Evilenko

Ecce ‘mostro’
di Ludovico Cosmo

 
  Italia, 2004
di David Grieco, con Malcom McDowell, Ronald Pickup, Marton Csokas, Frances Barber


Se si dovesse indicare il pregio maggiore di questa trasposizione cinematografica che David Grieco ha tratto dal suo libro ‘Il comunista che mangiava i bambini’, sarebbe quello di aver mantenuto la metafora socio-politica su un sentiero costantemente ambivalente e incerto: è la liberazione dalla tutela di un’ideologia forte in nome di un nuovo corso ancora nebuloso ad aver partorito il mostro di Rostov?; oppure l’avvento della perestroika ha avuto il merito di aprire finalmente uno dei tanti cassetti che custodivano il diario segreto su cui era descritta l’infamia di crimini immondi?
E se invece si dovesse riassumere in poche parole il peggior difetto del film di Grieco, allora non si potrebbe tralasciare l’evidente asservimento ai codici linguistici da fiction televisiva, l’adeguamento alla ‘non-estetica’ contagiosa e sgualdrina che ha di fatto schiavizzato molte produzioni italiane.
Con uno scarto tuttavia, perché Evilenko, a differenza di altri film tricolori, trasuda sostanza e impeto da tutte le incrinature che ricoprono questa fiaba amarissima, disseminata in effetti di sbavature registiche e narrative molto evidenti e ascrivibili probabilmente alla genericità di un debuttante che non ha ancora ‘inquadrato’ (non è un attenuante, tutt’altro) il suo stile e il suo sguardo personale.

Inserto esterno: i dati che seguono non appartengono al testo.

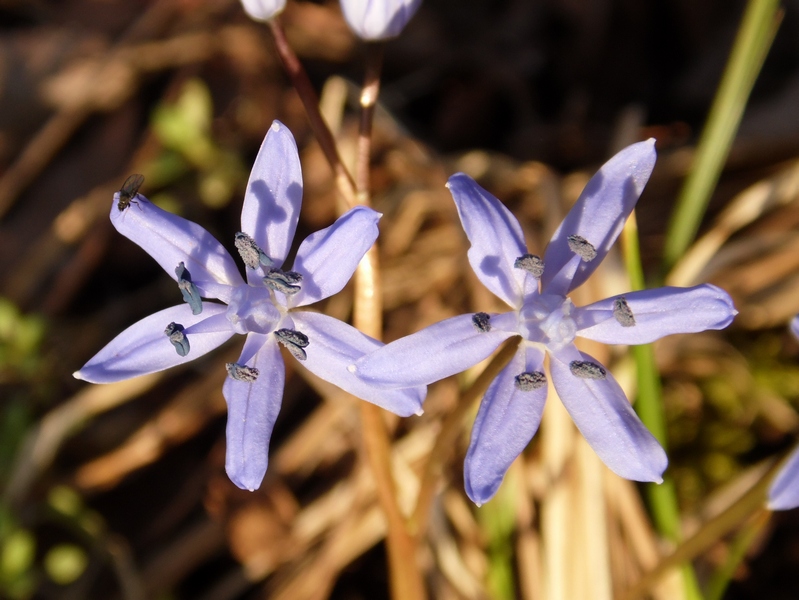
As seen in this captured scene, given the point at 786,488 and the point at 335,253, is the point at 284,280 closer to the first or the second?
the point at 335,253

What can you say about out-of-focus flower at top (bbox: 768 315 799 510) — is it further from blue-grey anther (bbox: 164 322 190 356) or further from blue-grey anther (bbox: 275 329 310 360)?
blue-grey anther (bbox: 164 322 190 356)

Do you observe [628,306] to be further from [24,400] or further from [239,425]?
[24,400]

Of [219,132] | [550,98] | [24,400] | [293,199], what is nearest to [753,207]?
[550,98]

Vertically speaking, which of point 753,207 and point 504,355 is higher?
point 753,207

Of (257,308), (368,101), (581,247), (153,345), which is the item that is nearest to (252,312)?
(257,308)

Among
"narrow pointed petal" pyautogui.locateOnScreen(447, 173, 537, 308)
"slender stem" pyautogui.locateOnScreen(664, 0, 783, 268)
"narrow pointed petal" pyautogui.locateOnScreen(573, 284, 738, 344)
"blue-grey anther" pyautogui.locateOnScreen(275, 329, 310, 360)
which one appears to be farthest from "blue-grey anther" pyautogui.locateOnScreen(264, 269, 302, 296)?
"slender stem" pyautogui.locateOnScreen(664, 0, 783, 268)

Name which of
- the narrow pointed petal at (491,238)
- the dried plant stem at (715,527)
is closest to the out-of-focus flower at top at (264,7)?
the narrow pointed petal at (491,238)
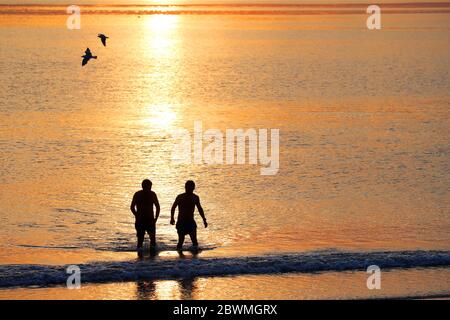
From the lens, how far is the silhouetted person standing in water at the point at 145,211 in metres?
16.9

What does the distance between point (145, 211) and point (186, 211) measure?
0.71 metres

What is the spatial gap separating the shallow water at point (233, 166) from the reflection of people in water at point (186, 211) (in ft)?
1.71

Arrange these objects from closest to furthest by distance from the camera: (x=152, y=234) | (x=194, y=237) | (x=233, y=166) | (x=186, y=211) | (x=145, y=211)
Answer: (x=145, y=211) → (x=186, y=211) → (x=152, y=234) → (x=194, y=237) → (x=233, y=166)

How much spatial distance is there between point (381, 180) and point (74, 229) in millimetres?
9332

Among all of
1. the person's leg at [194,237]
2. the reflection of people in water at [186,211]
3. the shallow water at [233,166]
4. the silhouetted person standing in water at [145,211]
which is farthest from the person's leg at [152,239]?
the person's leg at [194,237]

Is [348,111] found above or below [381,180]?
above

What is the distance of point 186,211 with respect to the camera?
17219 mm

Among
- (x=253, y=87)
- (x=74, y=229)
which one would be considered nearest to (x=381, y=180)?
(x=74, y=229)

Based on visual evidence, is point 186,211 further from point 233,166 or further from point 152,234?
point 233,166

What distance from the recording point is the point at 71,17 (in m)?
103

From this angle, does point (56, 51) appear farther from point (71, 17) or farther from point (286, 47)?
point (71, 17)

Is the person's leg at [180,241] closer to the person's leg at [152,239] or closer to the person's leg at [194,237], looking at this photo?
the person's leg at [194,237]

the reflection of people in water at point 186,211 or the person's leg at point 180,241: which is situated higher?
the reflection of people in water at point 186,211

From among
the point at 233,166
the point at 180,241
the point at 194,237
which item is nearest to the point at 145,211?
the point at 180,241
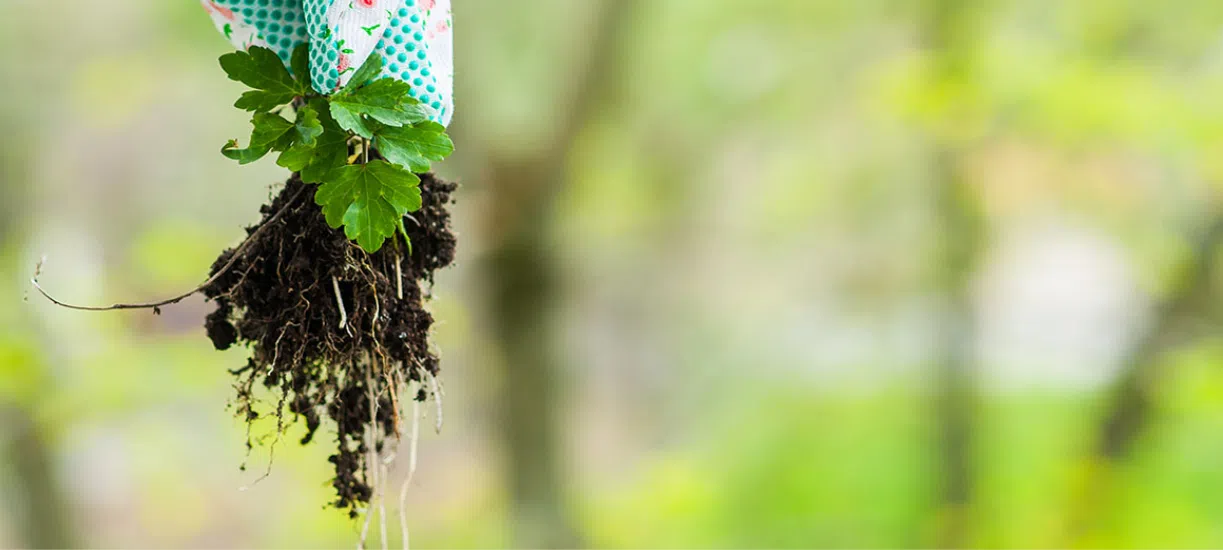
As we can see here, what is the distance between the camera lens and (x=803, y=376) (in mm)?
5273

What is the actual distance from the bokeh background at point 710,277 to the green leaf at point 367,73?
1903mm

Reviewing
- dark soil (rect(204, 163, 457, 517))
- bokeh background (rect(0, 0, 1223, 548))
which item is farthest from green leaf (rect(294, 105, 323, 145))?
bokeh background (rect(0, 0, 1223, 548))

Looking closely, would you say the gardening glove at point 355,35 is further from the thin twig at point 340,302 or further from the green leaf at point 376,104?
the thin twig at point 340,302

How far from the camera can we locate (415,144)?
797 millimetres

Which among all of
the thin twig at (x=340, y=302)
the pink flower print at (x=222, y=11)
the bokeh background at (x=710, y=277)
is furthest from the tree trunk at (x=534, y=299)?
the thin twig at (x=340, y=302)

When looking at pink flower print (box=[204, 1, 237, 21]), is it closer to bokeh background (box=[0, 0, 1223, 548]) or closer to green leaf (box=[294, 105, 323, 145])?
green leaf (box=[294, 105, 323, 145])

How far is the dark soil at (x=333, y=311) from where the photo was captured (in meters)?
0.89

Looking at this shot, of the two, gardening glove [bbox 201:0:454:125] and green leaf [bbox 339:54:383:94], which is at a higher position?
gardening glove [bbox 201:0:454:125]

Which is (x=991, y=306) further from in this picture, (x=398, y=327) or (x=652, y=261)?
(x=398, y=327)

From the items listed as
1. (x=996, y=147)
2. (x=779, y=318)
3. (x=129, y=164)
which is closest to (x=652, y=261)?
(x=779, y=318)

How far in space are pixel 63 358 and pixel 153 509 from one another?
4.74ft

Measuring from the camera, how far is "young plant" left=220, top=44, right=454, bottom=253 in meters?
0.78

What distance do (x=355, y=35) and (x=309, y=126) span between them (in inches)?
3.7

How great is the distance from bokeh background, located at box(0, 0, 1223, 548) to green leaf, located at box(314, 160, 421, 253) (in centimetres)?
192
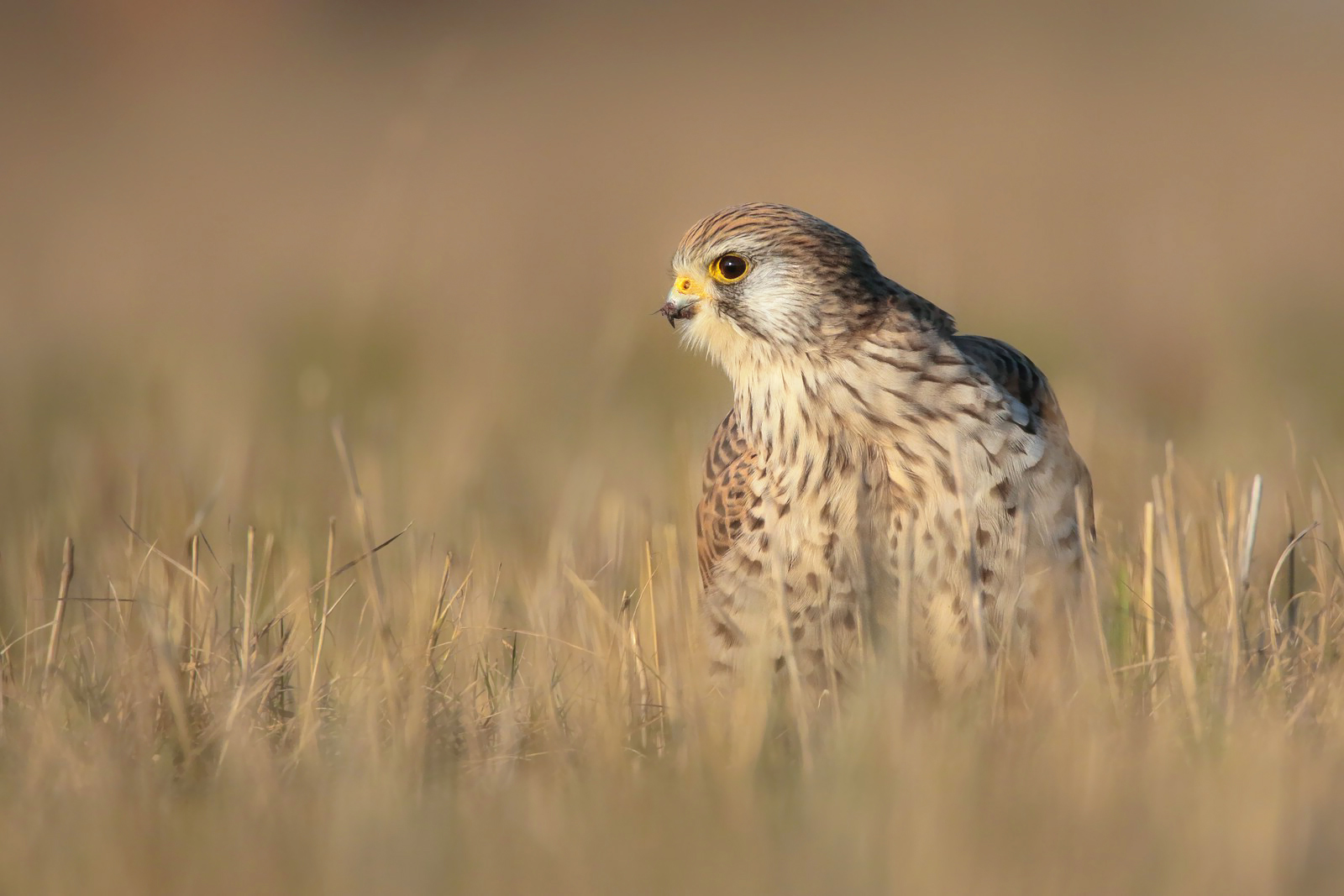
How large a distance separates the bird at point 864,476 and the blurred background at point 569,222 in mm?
1608

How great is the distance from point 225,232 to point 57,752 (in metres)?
10.1

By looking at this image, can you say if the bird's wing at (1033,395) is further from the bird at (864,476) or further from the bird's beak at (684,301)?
the bird's beak at (684,301)

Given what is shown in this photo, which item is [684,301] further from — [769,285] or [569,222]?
[569,222]

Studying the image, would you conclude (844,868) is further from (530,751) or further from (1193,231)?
(1193,231)

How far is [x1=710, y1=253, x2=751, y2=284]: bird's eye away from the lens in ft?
13.9

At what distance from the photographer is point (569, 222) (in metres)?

Evilenko investe lo schermo con una foga molto disorganica e dispersiva; e non potrebbe essere altrimenti perché, in fin dei conti, la vicenda del ‘Mostro della striscia di bosco’ non sembra altro che l’emersione alla luce del sole di una pulsione per troppo tempo repressa nelle giacenze buie e fuori moda del magazzino veterocomunista.
Ed è una pulsione sessuale violenta che tutti faticano a razionalizzare, fatta eccezione per il malcapitato dottore omosessuale che si getta sulle tracce del mostro di Rostov; è lui l’unico a fornire una spiegazione plausibile,derivante dai suoi studi psicanalitici, a quegli impulsi bestiali. Il problema è che la psicanalisi, sebbene sia nata un secolo prima, sembra, nella russia gorbacioviana, ancora appartenere alla sfera dell’ignoto: si tratta di arretratezza culturale o ingenuità dilettantesca di chi non ha mai dovuto affrontare o nemmeno considerare la divulgazione pubblica di crimini osceni come quelli della pedofilia e del cannibalismo?

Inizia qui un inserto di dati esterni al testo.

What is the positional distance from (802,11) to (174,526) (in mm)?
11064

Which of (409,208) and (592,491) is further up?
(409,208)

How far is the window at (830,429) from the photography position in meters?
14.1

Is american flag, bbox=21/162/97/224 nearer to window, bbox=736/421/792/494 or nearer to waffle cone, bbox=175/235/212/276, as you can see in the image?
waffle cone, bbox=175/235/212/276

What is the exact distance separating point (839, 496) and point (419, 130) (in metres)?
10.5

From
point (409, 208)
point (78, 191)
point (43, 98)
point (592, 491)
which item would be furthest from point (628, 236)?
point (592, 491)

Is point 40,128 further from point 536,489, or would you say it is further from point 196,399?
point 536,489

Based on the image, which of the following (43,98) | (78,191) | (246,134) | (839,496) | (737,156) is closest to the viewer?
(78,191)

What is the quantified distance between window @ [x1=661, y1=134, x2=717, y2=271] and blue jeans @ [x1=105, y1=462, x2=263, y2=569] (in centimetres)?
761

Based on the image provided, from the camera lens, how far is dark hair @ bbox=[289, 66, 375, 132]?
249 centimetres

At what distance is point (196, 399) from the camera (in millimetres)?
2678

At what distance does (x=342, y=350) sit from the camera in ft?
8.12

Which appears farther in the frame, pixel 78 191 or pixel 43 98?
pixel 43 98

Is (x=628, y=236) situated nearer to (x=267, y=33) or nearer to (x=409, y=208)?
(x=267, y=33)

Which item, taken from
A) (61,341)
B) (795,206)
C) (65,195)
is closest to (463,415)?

Un interrogativo lasciato senza risposta tra le pieghe di quella che non è altro che una favola, appunto, dove ad essere protagonista è un orco assatanato da un desiderio che per decenni ha sublimato fluttuando agevolmente tra le onde di una convinzione ideologica inattaccabile.
Il Comunismo era (è) una cosa sacra per Evilenko ed egli ci rimane ossessivamente affezionato come un bambino testardo; Evilenko si esprime con i disegni, proprio come fanno i bambini: essi sono il suo diario di bordo e segneranno la sua condanna. Evilenko non può sopravvivere alla fine del suo gioco, non vuole accettarlo: il comunismo rappresenta tutta l’oscurità di un passato lunghissimo, monotono e invisibile che erompe nell’attacco ad un altro aspetto totalmente sacro e intoccabile: l’innocenza del bambino.
I bambini sono allora i nuovi giocattoli a cui Evilenko si avvinghia con passione animalesca; e così come era stato invisibile prima, il mostro continua ad esserlo ora che compie i suoi assassinii (più di cinquanta) senza lasciare indizi, apparendo e scomparendo come un invincibile e solitaria creatura dei boschi.
E intorno a lui, testimoni impreparati delle sue aberrazioni, orbitano stupefatti i comunisti di vecchio e nuovo corso, il Kgb, il popolo, le autorità, e un magistrato progressista che per affrontare e inibire le pulsioni del mostro ha bisogno di organizzare un confronto corpo (nudo) a corpo (nudo) con Evilenko.
E i nodi vengono al pettine. C’è un uomo ‘normale’al di là dei lividi e dei gonfiori, sotto quelle vesti insanguinate; e c’è un uomo anche di qua, sotto il candore della divisa da ufficiale progressista che si è adeguato malavoglia al crollo di un’idea.
Alla fine emerge la colpevolezza, con tanto di date, nomi delle vittime e dettagli degli omicidi truculenti; ma affiora soprattutto il disorientamento diffuso che scaturisce dalla presa di coscienza che dietro la bestialità, la ferocia, la degenerazione morbosa c’è un la cronaca vera di uomo, un ‘uomo sovieticus’ alle prese con i suoi demoni interiori. È una sorpresa che non si aspettavano.